* _Supplied entries_
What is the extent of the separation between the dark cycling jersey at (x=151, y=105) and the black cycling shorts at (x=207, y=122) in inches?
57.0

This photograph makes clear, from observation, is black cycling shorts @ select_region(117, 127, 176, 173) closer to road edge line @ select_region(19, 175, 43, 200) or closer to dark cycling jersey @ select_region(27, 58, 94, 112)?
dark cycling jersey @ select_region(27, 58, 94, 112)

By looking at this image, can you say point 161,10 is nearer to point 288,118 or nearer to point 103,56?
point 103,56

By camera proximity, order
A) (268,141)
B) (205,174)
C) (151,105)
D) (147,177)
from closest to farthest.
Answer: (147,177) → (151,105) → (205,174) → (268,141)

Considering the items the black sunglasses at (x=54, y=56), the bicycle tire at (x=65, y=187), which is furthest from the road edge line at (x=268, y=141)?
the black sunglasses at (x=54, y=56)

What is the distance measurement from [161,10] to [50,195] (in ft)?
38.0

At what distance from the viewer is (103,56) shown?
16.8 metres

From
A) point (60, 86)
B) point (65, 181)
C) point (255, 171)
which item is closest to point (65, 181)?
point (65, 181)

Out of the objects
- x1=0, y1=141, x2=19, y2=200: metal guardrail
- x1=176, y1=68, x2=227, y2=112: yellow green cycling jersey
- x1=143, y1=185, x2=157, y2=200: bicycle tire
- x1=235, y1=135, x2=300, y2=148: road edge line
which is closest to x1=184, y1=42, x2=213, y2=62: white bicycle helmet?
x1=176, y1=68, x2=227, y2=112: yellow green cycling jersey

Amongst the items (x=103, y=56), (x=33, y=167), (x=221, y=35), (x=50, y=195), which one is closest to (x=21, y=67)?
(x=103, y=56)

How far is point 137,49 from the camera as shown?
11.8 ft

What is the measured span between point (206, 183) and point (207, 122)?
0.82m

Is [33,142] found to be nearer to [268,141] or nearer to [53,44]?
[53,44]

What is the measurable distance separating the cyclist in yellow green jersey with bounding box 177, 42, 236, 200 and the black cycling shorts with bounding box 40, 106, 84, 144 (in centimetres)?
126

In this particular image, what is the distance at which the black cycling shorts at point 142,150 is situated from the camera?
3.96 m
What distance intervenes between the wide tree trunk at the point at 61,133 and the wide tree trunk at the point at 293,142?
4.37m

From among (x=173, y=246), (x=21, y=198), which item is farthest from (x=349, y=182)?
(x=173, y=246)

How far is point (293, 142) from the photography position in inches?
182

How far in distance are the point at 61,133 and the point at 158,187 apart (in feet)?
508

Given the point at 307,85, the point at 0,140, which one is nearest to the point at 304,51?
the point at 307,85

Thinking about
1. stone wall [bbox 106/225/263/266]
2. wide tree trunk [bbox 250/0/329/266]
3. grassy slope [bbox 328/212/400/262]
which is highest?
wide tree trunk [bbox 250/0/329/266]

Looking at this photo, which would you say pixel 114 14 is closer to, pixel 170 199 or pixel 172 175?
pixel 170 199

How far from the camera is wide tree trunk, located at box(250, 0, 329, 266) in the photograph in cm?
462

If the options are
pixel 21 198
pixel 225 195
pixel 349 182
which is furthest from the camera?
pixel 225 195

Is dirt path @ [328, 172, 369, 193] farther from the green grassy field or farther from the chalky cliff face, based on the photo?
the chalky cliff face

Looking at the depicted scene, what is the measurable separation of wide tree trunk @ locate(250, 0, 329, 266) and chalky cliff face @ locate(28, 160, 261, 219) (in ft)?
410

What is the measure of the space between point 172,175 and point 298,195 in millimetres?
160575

* * *

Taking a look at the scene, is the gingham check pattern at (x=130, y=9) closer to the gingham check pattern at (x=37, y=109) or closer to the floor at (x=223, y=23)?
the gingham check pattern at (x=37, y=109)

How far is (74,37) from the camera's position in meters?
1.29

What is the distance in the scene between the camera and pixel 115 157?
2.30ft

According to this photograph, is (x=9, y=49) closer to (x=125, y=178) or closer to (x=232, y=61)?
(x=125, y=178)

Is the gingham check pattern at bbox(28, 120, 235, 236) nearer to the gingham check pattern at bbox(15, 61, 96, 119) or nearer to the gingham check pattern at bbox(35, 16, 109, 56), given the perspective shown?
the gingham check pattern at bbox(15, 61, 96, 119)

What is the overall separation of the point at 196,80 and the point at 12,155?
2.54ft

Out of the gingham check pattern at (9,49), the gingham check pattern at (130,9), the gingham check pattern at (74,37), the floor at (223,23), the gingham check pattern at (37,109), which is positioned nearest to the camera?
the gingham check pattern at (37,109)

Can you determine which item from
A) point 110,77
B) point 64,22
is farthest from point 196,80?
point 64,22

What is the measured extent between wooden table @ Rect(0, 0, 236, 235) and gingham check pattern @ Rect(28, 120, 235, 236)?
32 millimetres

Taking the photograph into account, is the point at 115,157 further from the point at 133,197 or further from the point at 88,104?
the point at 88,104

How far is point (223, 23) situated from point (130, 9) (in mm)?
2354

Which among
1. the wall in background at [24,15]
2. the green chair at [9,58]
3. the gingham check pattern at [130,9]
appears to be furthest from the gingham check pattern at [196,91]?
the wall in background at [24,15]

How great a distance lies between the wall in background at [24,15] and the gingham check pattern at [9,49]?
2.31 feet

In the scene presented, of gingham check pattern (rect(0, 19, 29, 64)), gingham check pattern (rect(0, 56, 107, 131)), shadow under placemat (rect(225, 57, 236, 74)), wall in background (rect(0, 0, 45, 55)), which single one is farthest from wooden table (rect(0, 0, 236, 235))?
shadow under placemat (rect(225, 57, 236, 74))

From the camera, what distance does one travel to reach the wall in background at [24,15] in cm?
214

* _Task_
Return every line of the items above that contains the word "bbox", matching case exactly.

* _Solution_
1. stone wall [bbox 106/225/263/266]
2. wide tree trunk [bbox 250/0/329/266]
3. grassy slope [bbox 328/212/400/262]
wide tree trunk [bbox 250/0/329/266]
Is the gingham check pattern at bbox(28, 120, 235, 236) nearer to the gingham check pattern at bbox(15, 61, 96, 119) or nearer to the gingham check pattern at bbox(35, 16, 109, 56), given the perspective shown?
the gingham check pattern at bbox(15, 61, 96, 119)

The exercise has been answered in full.